** START **

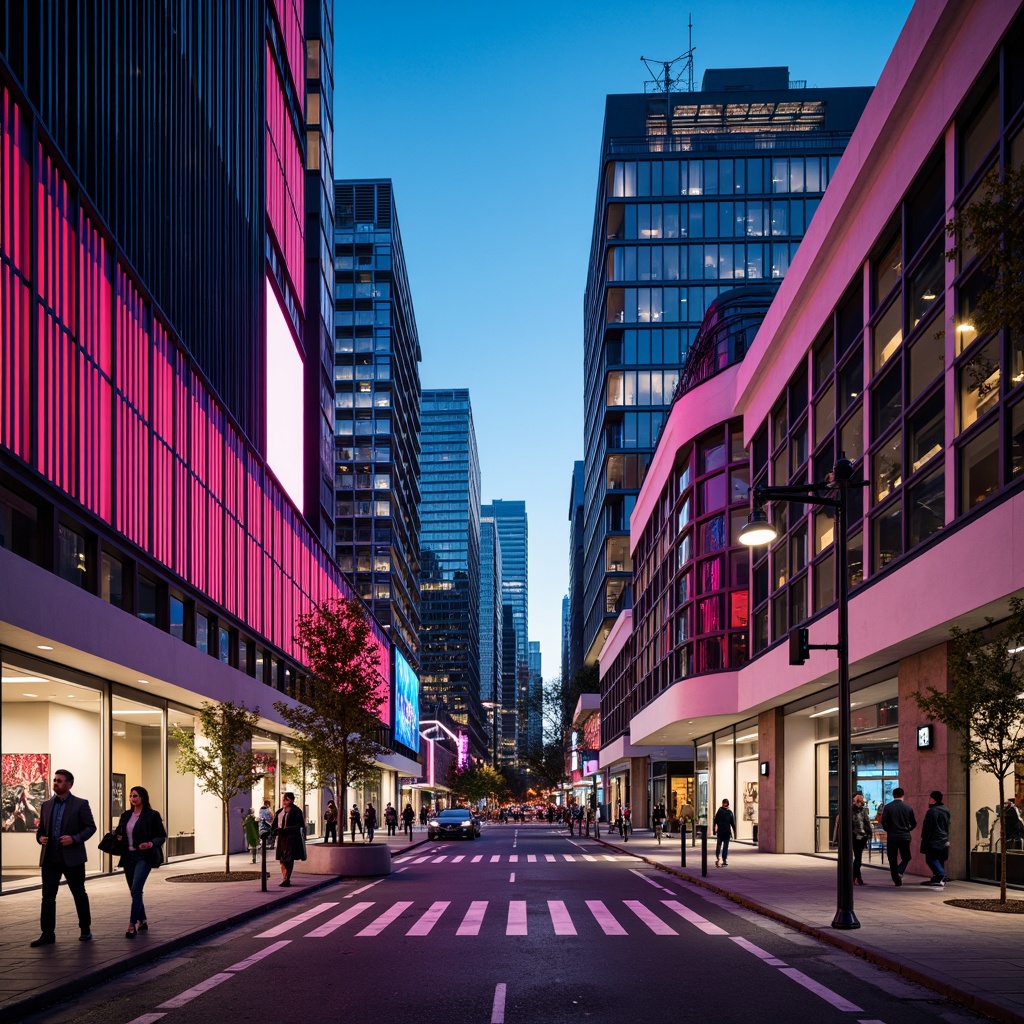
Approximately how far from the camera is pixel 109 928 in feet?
49.7

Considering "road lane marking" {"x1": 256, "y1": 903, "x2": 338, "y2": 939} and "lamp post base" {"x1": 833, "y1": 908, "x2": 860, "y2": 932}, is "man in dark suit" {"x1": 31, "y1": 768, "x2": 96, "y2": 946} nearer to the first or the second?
"road lane marking" {"x1": 256, "y1": 903, "x2": 338, "y2": 939}

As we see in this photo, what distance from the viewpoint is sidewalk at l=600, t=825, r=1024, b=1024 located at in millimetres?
10352

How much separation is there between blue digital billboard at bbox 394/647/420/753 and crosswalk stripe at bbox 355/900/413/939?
67.4 m

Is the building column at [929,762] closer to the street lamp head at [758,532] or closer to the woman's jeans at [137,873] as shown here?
the street lamp head at [758,532]

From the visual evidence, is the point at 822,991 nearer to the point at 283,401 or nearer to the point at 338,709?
the point at 338,709

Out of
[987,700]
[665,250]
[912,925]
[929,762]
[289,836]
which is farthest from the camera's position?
[665,250]

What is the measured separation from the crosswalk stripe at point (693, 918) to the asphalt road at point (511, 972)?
0.10ft

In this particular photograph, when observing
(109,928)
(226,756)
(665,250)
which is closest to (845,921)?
(109,928)

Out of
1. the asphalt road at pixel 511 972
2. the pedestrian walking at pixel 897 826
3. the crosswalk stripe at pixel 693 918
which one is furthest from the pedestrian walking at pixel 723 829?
the asphalt road at pixel 511 972

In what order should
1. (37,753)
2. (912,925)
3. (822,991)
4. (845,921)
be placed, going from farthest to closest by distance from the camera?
(37,753)
(912,925)
(845,921)
(822,991)

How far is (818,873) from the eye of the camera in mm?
25328

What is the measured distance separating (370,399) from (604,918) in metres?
112

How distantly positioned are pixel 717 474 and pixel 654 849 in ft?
45.1

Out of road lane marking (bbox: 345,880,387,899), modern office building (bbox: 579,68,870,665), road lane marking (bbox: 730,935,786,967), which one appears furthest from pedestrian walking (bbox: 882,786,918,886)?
modern office building (bbox: 579,68,870,665)
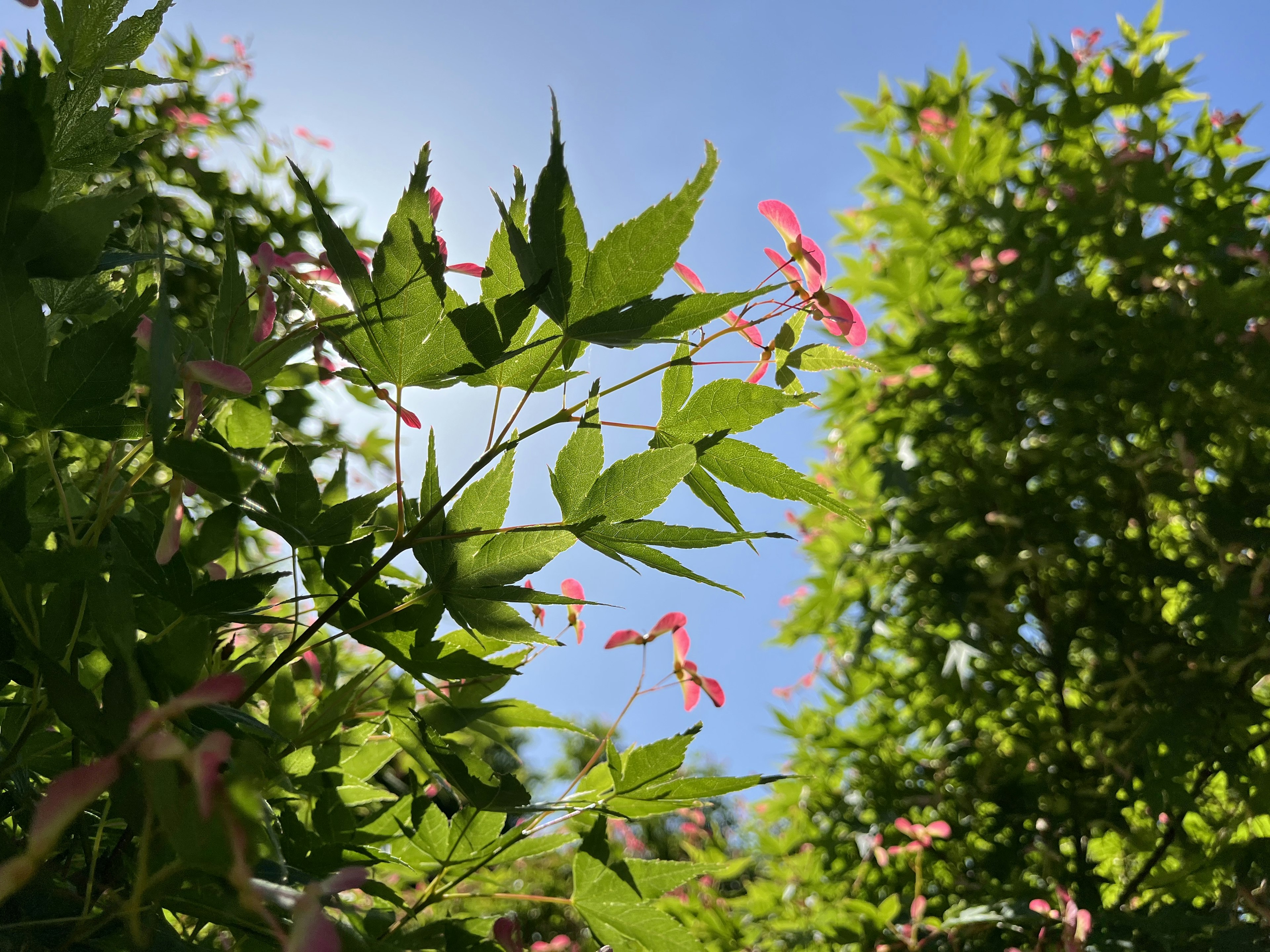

** END **

Quote all of the entries above word for word, leaving out the pictures.

● **EXERCISE RESPONSE**
Approximately how far from the camera is pixel 109 928 in feet?
49.7

Considering "road lane marking" {"x1": 256, "y1": 903, "x2": 338, "y2": 939} and "lamp post base" {"x1": 833, "y1": 908, "x2": 860, "y2": 932}, is "man in dark suit" {"x1": 31, "y1": 768, "x2": 96, "y2": 946} nearer to the first or the second?
"road lane marking" {"x1": 256, "y1": 903, "x2": 338, "y2": 939}

As we see in this photo, what distance from the viewpoint is sidewalk at l=600, t=825, r=1024, b=1024 located at in millimetres?
10352

How much separation is there between blue digital billboard at bbox 394/647/420/753 and crosswalk stripe at bbox 355/900/413/939?
67.4 m

Is the building column at [929,762] closer to the street lamp head at [758,532] or closer to the woman's jeans at [137,873] as shown here?
the street lamp head at [758,532]

From the visual evidence, is the point at 822,991 nearer to the point at 283,401 or nearer to the point at 338,709?
the point at 338,709

Out of
[987,700]
[665,250]
[912,925]
[929,762]
[289,836]
which is farthest from the camera's position?
[665,250]

What is the measured separation from the crosswalk stripe at point (693, 918) to the asphalt road at point (511, 972)?
0.10ft

In this particular photograph, when observing
(109,928)
(226,756)
(665,250)
which is closest to (845,921)?
(109,928)

Out of
1. the asphalt road at pixel 511 972
2. the pedestrian walking at pixel 897 826
3. the crosswalk stripe at pixel 693 918
which one is furthest from the pedestrian walking at pixel 723 829?
the asphalt road at pixel 511 972

In what order should
1. (37,753)
2. (912,925)
3. (822,991)
4. (845,921)
be placed, going from farthest to closest by distance from the camera?
(37,753)
(912,925)
(845,921)
(822,991)

How far is (818,873) from the eye of the camera in mm?
25328

What is the measured distance separating (370,399) from (604,918) in metres?
112

How distantly positioned are pixel 717 474 and pixel 654 849 in ft?
45.1

Out of road lane marking (bbox: 345,880,387,899), modern office building (bbox: 579,68,870,665), road lane marking (bbox: 730,935,786,967), which one appears furthest from pedestrian walking (bbox: 882,786,918,886)?
modern office building (bbox: 579,68,870,665)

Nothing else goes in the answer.